One of the most pivotal scenes in “Let’s Meet” is the one-on-one conversation between Hazel and Byron at a nondescript diner. It sets up the stage for her to openly share her traumatic experiences trapped in this marriage, while Byron uses the opportunity to reveal truths about himself. “There is something so powerful about them facing one another and seeing the table as the dividing space between them,” Nutting says. “So much of the motion in this scene comes through words that are spoken with authenticity as opposed to the more empty exchanges we saw between them previously.”
As their conversation continues, Hazel finds moments of clarity and confidence. She admits to Byron that aspects of their relationship—like how their only sexual contact was when he would pleasure her—meant that she was always vulnerable while he never was. It’s a candid display of how toxic relationships with a power imbalance work in the real world as well. “We talked so much about how, while this show is high-concept and has sci-fi elements, it’s still a familiar story of a woman trying to liberate herself from toxic masculinity. It mirrors a lot of actual relationships,” Lee says. “So we wanted to show the power shift from Byron to Hazel. She goes back to the Hub, but it’s not for him; it’s not a win for him.”
Nutting agrees, adding that this scene could have happened in the technologically advanced Hub but they intentionally chose a rustic, bareboned diner setting. “Not everyone can relate to being a billionaire or someone with a device in their head, but here are just two people doing a postmortem on their relationship. It’s highly relatable. We wanted to ground that emotional ending so it resonates.” she says. Lee adds that they almost approached this final episode like a play. “It’s the big meeting you have after fights or divorces where you just finally get to say whatever you want and show your cards. We loved the way [director] Stephanie Laing shot it so we are able to sink in with those characters,” Lee says.

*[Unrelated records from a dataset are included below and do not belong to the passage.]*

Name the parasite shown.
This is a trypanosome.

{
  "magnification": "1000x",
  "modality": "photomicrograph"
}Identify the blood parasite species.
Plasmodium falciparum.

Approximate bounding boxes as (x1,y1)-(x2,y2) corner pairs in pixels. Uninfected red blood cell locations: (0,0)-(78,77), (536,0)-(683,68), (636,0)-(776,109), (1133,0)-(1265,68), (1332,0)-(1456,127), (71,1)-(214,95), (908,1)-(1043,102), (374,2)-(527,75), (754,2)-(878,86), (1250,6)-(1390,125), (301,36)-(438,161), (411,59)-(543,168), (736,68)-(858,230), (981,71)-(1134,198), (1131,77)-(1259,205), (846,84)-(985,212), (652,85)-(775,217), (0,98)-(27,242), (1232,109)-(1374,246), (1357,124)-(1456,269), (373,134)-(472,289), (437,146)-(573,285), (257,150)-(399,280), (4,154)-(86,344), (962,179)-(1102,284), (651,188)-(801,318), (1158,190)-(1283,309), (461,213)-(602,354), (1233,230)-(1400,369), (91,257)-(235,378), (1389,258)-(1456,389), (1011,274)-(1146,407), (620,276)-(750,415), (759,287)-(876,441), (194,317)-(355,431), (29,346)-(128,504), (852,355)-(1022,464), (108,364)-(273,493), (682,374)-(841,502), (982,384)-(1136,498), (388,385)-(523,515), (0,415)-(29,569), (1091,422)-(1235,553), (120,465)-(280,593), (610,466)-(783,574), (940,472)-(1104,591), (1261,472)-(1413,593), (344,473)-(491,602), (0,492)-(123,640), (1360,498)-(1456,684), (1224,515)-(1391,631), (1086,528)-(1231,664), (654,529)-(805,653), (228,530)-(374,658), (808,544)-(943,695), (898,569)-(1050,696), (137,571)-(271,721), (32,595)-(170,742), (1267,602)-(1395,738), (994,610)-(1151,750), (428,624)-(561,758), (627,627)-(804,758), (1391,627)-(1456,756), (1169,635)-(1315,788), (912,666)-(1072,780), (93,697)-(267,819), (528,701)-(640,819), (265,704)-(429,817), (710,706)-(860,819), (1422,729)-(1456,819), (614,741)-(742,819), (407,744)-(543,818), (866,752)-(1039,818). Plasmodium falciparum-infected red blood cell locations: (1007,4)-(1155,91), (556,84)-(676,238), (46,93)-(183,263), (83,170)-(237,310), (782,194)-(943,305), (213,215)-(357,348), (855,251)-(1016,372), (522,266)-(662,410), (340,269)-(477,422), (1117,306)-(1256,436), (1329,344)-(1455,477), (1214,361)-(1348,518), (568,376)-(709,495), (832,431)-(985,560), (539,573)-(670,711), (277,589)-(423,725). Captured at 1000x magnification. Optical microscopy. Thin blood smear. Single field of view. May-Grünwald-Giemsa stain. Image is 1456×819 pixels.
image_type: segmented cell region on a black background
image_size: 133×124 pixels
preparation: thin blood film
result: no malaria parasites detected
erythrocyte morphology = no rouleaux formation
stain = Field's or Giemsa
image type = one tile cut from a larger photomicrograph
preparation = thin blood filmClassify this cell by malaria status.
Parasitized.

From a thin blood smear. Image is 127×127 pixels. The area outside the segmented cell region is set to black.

Magnussen sheds the smarminess of his character in the finale, acing the moment when Byron opens up to Hazel. But even this is just another tactic, according to Nutting. “He knows he has an ace in his pocket with the news of Herbert’s cancer. He thinks he has the upper hand and that false sense of security got him in a vulnerable place for a change,” she says. Both writers share that they wanted to explore the concept of what a second chance means or looks like when someone asks for it. Lee says it’s why Hazel allows him to reintroduce himself to her, including his real name. “I don’t think she expected the truth. She was just testing him and playing with him, but it became more than she expected, and for him, his relief at being honest for a change literally came about in an orgasm.”
The Made For Love finale further blurs the line between right and wrong once Byron uses his trump card, revealing Herbert’s diagnosis, because he knows she will choose her father. After “merging” with Hazel’s Made For Love chip, Byron’s watched them reconnect. In her desire to save her father, Hazel moves back into the Hub with him but doesn’t tell Herbert the truth. It sadly mirrors what Byron did to her by inserting the device without permission. “He made the decision on her behalf and chose what to do with her body. She does the same thing to Herbert. It’s for very different reasons but it does bring up a larger conversation about love and boundaries,” Nutting says.
They wanted to keep this discussion going, which explains the open-ended cliffhanger, with Herbert not knowing where he really is. But it also paves the way for a second season. “We have ideas for a season two if we get the chance,” Lee confirms, including an arc for Kym Whitley’s Judiff, who has pertinent recordings that could probably put Byron in jail. “We have big plans for Judiff,” both Lee and Nutting say. Hopefully, a possible second season involves more of this cast (including the synthetic Diane)—and most importantly, a visual representation of Romano reciting yet another unexpected love song.